>> start Available records

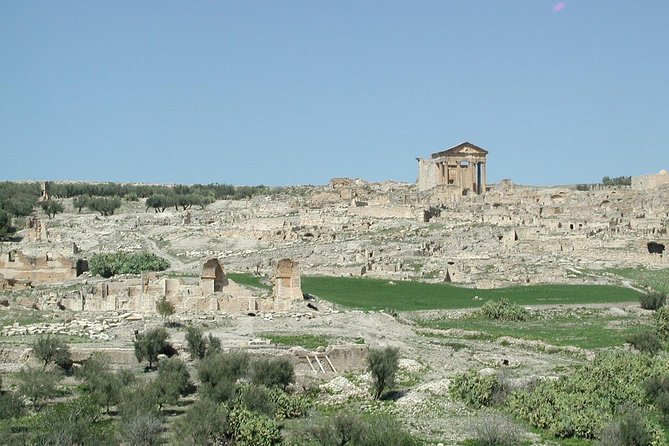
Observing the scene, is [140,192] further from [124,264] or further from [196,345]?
[196,345]

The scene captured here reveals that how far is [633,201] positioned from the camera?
253ft

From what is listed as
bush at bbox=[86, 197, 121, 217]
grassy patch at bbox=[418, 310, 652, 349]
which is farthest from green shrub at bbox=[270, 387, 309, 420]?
bush at bbox=[86, 197, 121, 217]

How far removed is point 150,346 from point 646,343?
15.4 meters

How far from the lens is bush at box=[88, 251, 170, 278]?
189 ft

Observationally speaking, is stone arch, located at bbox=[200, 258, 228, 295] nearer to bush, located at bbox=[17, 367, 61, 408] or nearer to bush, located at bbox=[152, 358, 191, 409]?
bush, located at bbox=[152, 358, 191, 409]

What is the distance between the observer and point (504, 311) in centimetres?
4288

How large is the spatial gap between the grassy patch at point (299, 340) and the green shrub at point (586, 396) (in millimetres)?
8633

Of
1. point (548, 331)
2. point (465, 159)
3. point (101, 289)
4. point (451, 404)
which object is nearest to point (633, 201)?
point (465, 159)

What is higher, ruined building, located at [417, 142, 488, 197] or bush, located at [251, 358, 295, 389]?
ruined building, located at [417, 142, 488, 197]

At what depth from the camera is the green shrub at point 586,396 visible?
71.1 feet

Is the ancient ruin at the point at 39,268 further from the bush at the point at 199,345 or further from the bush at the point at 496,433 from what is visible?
the bush at the point at 496,433

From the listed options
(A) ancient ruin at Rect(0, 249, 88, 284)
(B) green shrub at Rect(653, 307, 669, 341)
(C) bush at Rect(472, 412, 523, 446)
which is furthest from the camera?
(A) ancient ruin at Rect(0, 249, 88, 284)

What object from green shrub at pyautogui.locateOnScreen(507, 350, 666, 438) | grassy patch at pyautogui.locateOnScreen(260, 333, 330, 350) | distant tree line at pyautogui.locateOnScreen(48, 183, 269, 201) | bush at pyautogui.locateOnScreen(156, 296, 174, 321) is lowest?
green shrub at pyautogui.locateOnScreen(507, 350, 666, 438)

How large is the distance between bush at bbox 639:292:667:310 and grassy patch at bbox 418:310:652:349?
2.28 meters
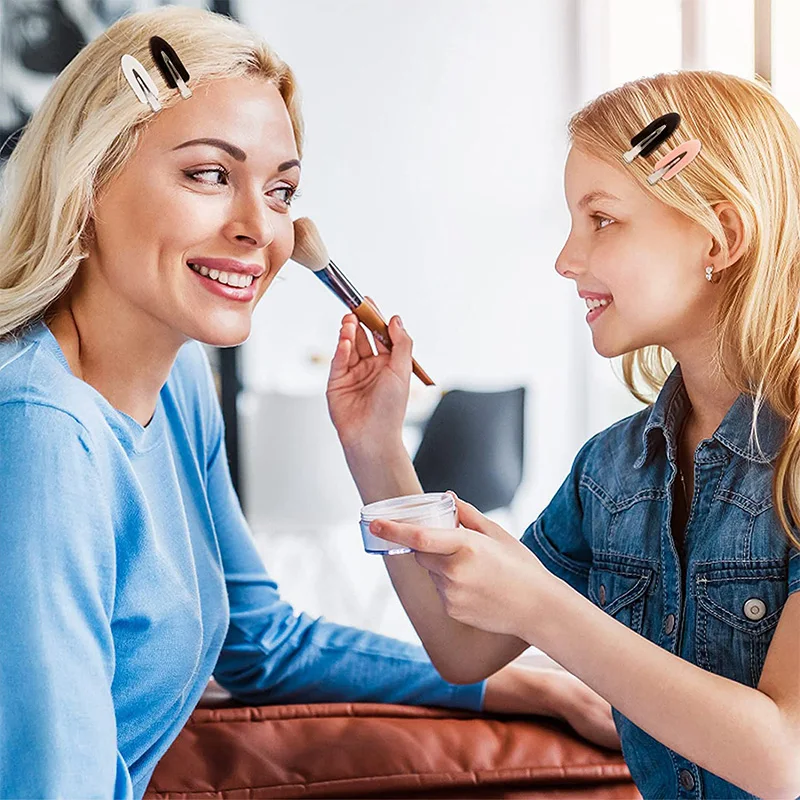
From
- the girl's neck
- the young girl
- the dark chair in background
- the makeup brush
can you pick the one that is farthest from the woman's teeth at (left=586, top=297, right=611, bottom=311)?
the dark chair in background

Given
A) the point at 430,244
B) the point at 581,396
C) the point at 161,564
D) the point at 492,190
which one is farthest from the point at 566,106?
the point at 161,564

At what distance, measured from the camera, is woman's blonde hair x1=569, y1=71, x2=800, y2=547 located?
3.47 feet

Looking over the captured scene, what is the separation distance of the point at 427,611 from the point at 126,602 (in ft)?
1.26

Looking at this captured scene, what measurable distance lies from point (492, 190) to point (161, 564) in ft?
12.1

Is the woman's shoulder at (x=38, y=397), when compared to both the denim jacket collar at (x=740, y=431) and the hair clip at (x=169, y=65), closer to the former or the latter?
the hair clip at (x=169, y=65)

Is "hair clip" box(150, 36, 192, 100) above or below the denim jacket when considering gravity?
above

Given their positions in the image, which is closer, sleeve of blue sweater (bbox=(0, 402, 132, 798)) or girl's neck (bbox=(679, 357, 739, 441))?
sleeve of blue sweater (bbox=(0, 402, 132, 798))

>> end Available records

● **What you need to do**
Reproduce the text of all the records above without changing a word, and omit the pictures.

● **Task result**
Observing the scene, is [140,192] further from [124,264] or further from [196,345]?
[196,345]

The scene captured here reveals that how far is [633,201] positioned from the camera?
253ft

From what is listed as
bush at bbox=[86, 197, 121, 217]
grassy patch at bbox=[418, 310, 652, 349]
which is farthest from green shrub at bbox=[270, 387, 309, 420]?
bush at bbox=[86, 197, 121, 217]

How far removed is point 150,346 from point 646,343?
15.4 meters

How far from the lens is bush at box=[88, 251, 170, 278]?
189 ft

Observationally speaking, is stone arch, located at bbox=[200, 258, 228, 295] nearer to bush, located at bbox=[17, 367, 61, 408] or nearer to bush, located at bbox=[152, 358, 191, 409]?
bush, located at bbox=[152, 358, 191, 409]

What is the distance between the observer and point (504, 311) in centimetres?
4288

How large is the spatial gap between the grassy patch at point (299, 340) and the green shrub at point (586, 396) (in millimetres)?
8633

Of
1. point (548, 331)
2. point (465, 159)
3. point (101, 289)
4. point (451, 404)
which object is nearest to point (633, 201)?
point (465, 159)

What is higher, ruined building, located at [417, 142, 488, 197] or bush, located at [251, 358, 295, 389]?
ruined building, located at [417, 142, 488, 197]

At what depth from the camera is the green shrub at point 586,396 visible?
71.1 feet

Is the ancient ruin at the point at 39,268 further from the bush at the point at 199,345 or further from the bush at the point at 496,433 from what is visible?
the bush at the point at 496,433

From the listed options
(A) ancient ruin at Rect(0, 249, 88, 284)
(B) green shrub at Rect(653, 307, 669, 341)
(C) bush at Rect(472, 412, 523, 446)
which is furthest from the camera?
(A) ancient ruin at Rect(0, 249, 88, 284)

What object from green shrub at pyautogui.locateOnScreen(507, 350, 666, 438) | grassy patch at pyautogui.locateOnScreen(260, 333, 330, 350) | distant tree line at pyautogui.locateOnScreen(48, 183, 269, 201) | bush at pyautogui.locateOnScreen(156, 296, 174, 321) is lowest?
green shrub at pyautogui.locateOnScreen(507, 350, 666, 438)

How large is the distance between bush at bbox 639:292:667:310 and grassy patch at bbox 418:310:652:349?
2.28 meters
From
- the girl's neck
- the young girl
- the dark chair in background
- the makeup brush
can you pick the one that is farthest from the woman's teeth at (left=586, top=297, right=611, bottom=311)?
the dark chair in background

Given
A) the point at 430,244
B) the point at 581,396
C) the point at 161,564
D) the point at 492,190
which one is farthest from the point at 566,106?
the point at 161,564

At what distance, measured from the camera, is woman's blonde hair x1=569, y1=71, x2=800, y2=547 located?
3.47 feet

Looking over the captured scene, what is the separation distance of the point at 427,611 from the point at 126,602 (in ft)?
1.26

Looking at this captured scene, what measurable distance lies from point (492, 190) to point (161, 564) in ft?
12.1

Is the woman's shoulder at (x=38, y=397), when compared to both the denim jacket collar at (x=740, y=431) and the hair clip at (x=169, y=65), closer to the former or the latter?
the hair clip at (x=169, y=65)

Is "hair clip" box(150, 36, 192, 100) above or below the denim jacket when considering gravity?
above

Given their positions in the image, which is closer, sleeve of blue sweater (bbox=(0, 402, 132, 798)) or girl's neck (bbox=(679, 357, 739, 441))?
sleeve of blue sweater (bbox=(0, 402, 132, 798))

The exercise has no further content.